Dataframe to Matrix (ndarray)
This documents discusses some of the design decisions made when implementing the new DataFrameToMatrix class.
-
Train/Predict Column Order: The most important aspect of this class is that it must produce consistently ordered output between training and prediction. In particular one-hot encoding for categorical fields must keep an ordered list of categorical values that are captured during training (fit/fit-transform) and then used during prediction (transform). SCP Labs has a great notebook describing this issue in detail Categorical Encoding Dangers
- NaN Handling: In general Pandas Dataframes are great about handling NaN values in a general and robust way. The same is NOT true of Scikit-Learn (see Scikit No NaNs and Handling Missing Data). So NaNs must be detected and handled accordingly. Specifically we propose this logic:
- Categorical NaNs: The NaNs will become another category value, this simply adds 1 column to the one-hot encoding matrix and provides the handling of NaNs in a meaningful and robust way.
- Numerical NaNs: Both integer and float columns with NaNs in them will have a ‘nan_replace’ value that can be passed into the class. The parameter will be a dictionary with columns as keys and the replacements as the values.

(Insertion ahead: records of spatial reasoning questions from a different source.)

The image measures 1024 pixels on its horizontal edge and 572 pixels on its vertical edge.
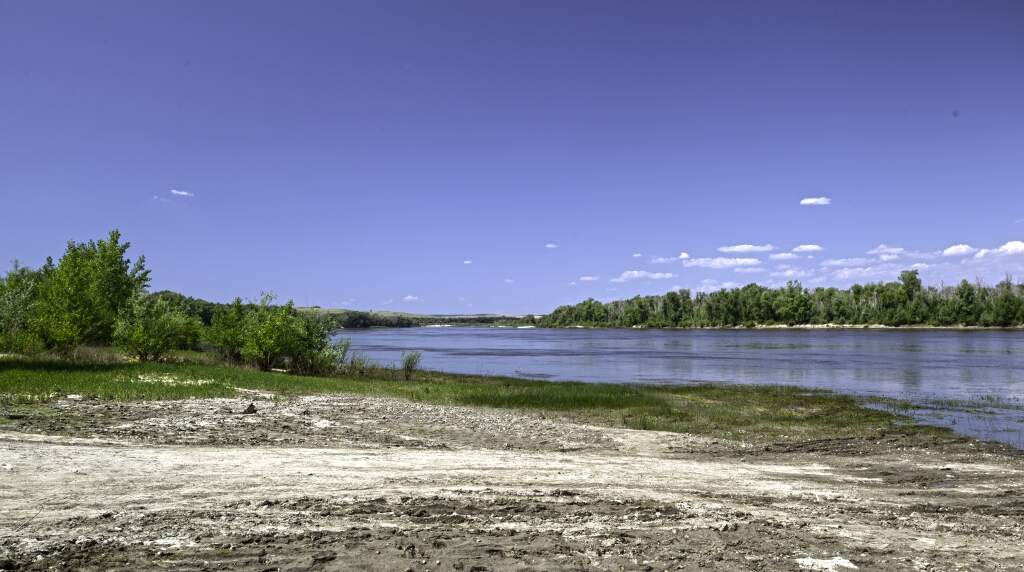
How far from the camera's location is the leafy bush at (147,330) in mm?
40781

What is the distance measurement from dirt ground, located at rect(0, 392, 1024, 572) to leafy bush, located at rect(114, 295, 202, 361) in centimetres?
2534

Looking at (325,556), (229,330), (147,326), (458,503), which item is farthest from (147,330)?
(325,556)

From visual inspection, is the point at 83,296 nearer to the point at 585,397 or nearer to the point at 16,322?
the point at 16,322

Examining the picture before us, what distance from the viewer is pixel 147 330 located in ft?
136

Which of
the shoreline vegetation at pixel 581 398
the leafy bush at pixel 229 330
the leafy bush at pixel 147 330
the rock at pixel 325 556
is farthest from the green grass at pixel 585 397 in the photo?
the rock at pixel 325 556

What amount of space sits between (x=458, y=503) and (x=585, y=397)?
76.1ft

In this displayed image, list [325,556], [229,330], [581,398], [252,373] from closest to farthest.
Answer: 1. [325,556]
2. [581,398]
3. [252,373]
4. [229,330]

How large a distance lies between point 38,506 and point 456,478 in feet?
20.5

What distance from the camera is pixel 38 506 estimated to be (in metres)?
8.89

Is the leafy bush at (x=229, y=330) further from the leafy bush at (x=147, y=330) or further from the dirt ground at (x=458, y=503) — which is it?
the dirt ground at (x=458, y=503)

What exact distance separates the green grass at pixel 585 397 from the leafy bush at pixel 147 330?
21.1 ft

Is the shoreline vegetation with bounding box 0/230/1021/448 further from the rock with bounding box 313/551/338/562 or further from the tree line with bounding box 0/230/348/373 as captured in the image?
the rock with bounding box 313/551/338/562

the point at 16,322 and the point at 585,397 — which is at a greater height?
the point at 16,322

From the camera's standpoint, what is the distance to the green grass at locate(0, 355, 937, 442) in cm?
2286
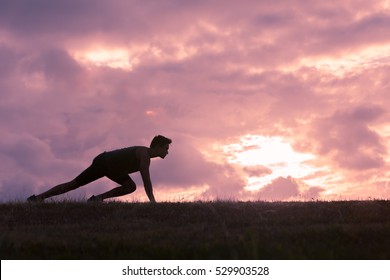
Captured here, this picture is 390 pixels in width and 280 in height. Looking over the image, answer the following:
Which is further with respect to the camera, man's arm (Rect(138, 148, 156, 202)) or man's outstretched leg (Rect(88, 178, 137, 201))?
man's outstretched leg (Rect(88, 178, 137, 201))

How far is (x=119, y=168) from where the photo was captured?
59.6 ft

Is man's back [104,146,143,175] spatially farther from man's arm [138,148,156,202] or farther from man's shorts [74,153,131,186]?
man's arm [138,148,156,202]

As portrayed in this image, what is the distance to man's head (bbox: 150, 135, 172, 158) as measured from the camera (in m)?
18.0

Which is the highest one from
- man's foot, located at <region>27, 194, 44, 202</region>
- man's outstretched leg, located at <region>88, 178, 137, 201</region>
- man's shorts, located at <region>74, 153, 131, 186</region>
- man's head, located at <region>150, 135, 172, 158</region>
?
man's head, located at <region>150, 135, 172, 158</region>

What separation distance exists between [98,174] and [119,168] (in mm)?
763

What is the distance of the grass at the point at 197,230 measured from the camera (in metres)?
10.4

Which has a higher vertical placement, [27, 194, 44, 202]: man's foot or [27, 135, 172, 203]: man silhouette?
[27, 135, 172, 203]: man silhouette

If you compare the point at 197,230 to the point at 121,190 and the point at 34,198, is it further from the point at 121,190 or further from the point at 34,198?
the point at 34,198

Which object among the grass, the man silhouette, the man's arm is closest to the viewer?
the grass

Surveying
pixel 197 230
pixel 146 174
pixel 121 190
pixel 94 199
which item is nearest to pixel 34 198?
pixel 94 199

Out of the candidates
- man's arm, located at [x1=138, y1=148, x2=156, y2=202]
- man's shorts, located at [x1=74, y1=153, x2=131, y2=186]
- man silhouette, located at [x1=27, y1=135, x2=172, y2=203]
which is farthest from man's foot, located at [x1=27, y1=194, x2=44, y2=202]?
man's arm, located at [x1=138, y1=148, x2=156, y2=202]

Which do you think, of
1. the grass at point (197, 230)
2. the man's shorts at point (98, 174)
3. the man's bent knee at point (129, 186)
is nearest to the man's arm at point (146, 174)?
the man's bent knee at point (129, 186)

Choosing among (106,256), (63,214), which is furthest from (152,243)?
(63,214)
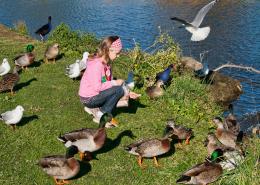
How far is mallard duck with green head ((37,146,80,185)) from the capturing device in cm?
962

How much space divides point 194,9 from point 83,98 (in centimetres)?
3313

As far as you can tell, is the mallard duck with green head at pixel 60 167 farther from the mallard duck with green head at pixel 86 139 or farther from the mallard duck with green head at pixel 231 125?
the mallard duck with green head at pixel 231 125

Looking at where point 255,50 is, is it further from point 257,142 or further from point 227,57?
point 257,142

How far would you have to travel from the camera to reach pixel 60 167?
961 centimetres

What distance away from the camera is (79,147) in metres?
10.5

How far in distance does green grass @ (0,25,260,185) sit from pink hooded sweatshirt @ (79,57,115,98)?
1.13m

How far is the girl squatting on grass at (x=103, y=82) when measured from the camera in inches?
462

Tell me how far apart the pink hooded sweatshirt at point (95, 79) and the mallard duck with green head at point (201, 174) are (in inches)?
134

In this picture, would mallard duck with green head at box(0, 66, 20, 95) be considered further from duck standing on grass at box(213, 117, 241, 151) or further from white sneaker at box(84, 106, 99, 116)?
duck standing on grass at box(213, 117, 241, 151)

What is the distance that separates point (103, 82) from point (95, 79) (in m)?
0.40

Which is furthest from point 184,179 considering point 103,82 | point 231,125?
point 231,125

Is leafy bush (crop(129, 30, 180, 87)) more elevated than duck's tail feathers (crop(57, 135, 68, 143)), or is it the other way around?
duck's tail feathers (crop(57, 135, 68, 143))

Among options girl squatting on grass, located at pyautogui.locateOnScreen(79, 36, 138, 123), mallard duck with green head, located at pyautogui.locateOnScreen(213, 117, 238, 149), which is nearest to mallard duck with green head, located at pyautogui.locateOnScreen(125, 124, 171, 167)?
girl squatting on grass, located at pyautogui.locateOnScreen(79, 36, 138, 123)

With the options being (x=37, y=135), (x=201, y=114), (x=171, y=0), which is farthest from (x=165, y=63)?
(x=171, y=0)
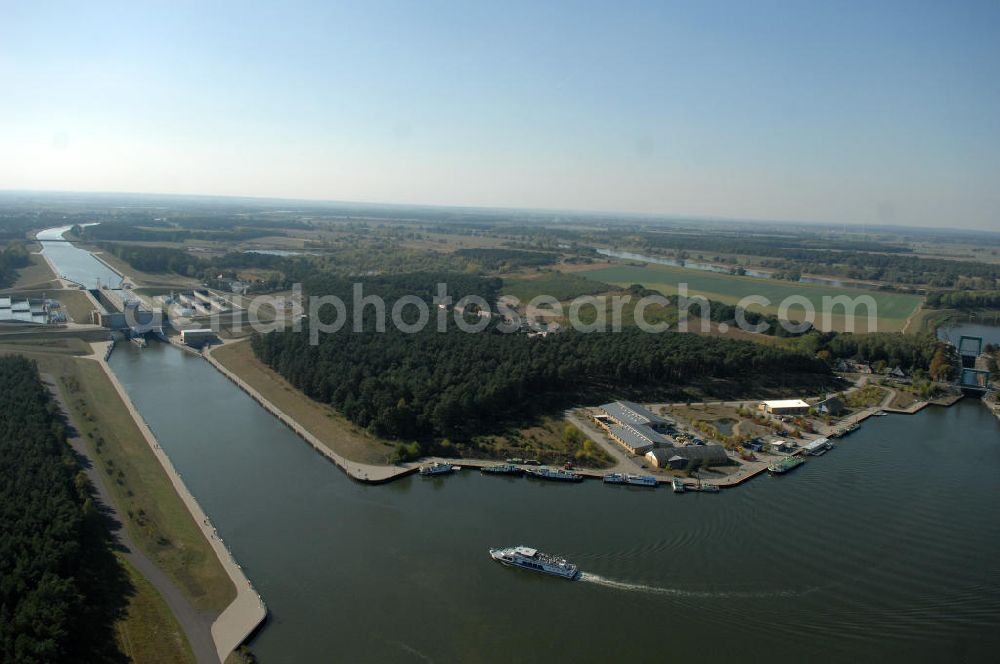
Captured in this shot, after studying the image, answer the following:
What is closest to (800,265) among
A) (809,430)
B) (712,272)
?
(712,272)

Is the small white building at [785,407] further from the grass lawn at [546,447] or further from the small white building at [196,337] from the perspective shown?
the small white building at [196,337]

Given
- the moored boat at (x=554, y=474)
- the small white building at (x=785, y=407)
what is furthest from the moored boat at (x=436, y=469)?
the small white building at (x=785, y=407)

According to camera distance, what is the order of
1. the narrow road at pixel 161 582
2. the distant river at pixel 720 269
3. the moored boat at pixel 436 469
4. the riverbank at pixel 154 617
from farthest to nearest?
the distant river at pixel 720 269, the moored boat at pixel 436 469, the narrow road at pixel 161 582, the riverbank at pixel 154 617

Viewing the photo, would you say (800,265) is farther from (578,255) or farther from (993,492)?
(993,492)

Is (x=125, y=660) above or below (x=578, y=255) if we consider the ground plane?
below

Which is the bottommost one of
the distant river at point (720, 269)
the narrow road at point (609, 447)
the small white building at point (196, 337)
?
the narrow road at point (609, 447)
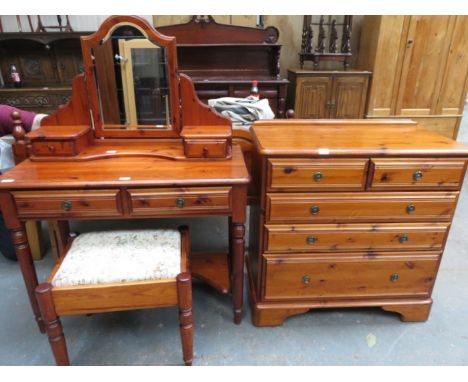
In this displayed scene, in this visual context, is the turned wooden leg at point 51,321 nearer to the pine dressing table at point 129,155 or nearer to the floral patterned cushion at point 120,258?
the floral patterned cushion at point 120,258

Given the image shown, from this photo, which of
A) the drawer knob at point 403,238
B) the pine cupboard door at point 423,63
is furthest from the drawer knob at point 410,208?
the pine cupboard door at point 423,63

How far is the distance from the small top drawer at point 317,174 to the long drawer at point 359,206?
0.14 ft

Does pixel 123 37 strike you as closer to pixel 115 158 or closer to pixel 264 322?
pixel 115 158

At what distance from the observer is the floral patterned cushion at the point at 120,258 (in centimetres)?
124

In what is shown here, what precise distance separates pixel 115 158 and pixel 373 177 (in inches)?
44.4

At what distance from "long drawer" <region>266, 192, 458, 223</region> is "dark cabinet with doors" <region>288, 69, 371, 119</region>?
2.68m

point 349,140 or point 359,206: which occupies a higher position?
point 349,140

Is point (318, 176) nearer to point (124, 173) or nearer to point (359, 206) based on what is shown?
point (359, 206)

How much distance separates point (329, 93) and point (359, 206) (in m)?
2.76

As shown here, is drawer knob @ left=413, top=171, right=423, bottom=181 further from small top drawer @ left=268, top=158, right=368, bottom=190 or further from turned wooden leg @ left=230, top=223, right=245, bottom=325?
turned wooden leg @ left=230, top=223, right=245, bottom=325

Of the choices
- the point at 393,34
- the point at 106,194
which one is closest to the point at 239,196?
the point at 106,194

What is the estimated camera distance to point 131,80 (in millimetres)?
1610

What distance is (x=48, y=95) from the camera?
3746mm

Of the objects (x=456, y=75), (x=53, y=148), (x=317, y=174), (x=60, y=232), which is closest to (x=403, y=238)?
(x=317, y=174)
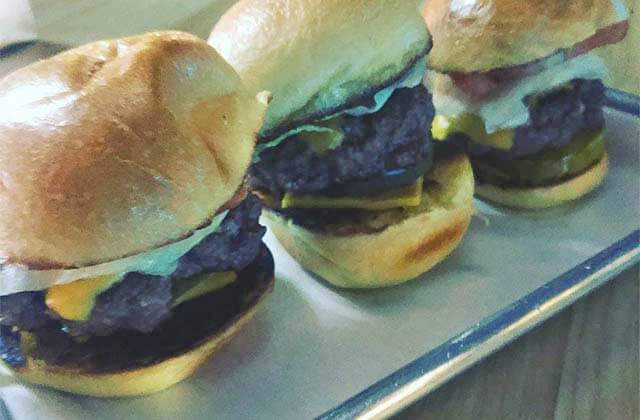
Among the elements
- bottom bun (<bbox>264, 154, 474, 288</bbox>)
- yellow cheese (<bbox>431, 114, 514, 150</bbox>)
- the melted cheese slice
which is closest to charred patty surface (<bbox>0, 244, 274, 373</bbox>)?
the melted cheese slice

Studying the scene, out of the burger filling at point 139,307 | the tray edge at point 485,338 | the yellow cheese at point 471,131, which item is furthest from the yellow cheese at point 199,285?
the yellow cheese at point 471,131

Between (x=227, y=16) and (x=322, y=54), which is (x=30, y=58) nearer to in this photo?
(x=227, y=16)

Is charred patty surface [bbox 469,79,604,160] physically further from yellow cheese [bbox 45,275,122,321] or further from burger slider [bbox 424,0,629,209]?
yellow cheese [bbox 45,275,122,321]

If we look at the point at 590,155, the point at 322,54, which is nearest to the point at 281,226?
the point at 322,54

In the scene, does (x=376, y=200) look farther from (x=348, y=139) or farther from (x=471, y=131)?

- Normalization: The class will provide automatic normalization of numeric columns.
- Category Detection: The class will provide automatic Category Detection for columns of type ‘object’.
- Standardize on np.float32 output: The ndarray that is produced has to be ‘single typed’ by definition, so we’re thinking of having this be np.float32 by default. This default could be overwritten with the ‘output_dtype’ option. Note: The dimensionality explosion from one-hot encoding is driving this default decision. Storing a bunch 0 and 1 as np.float64 just feels bloated and wasteful.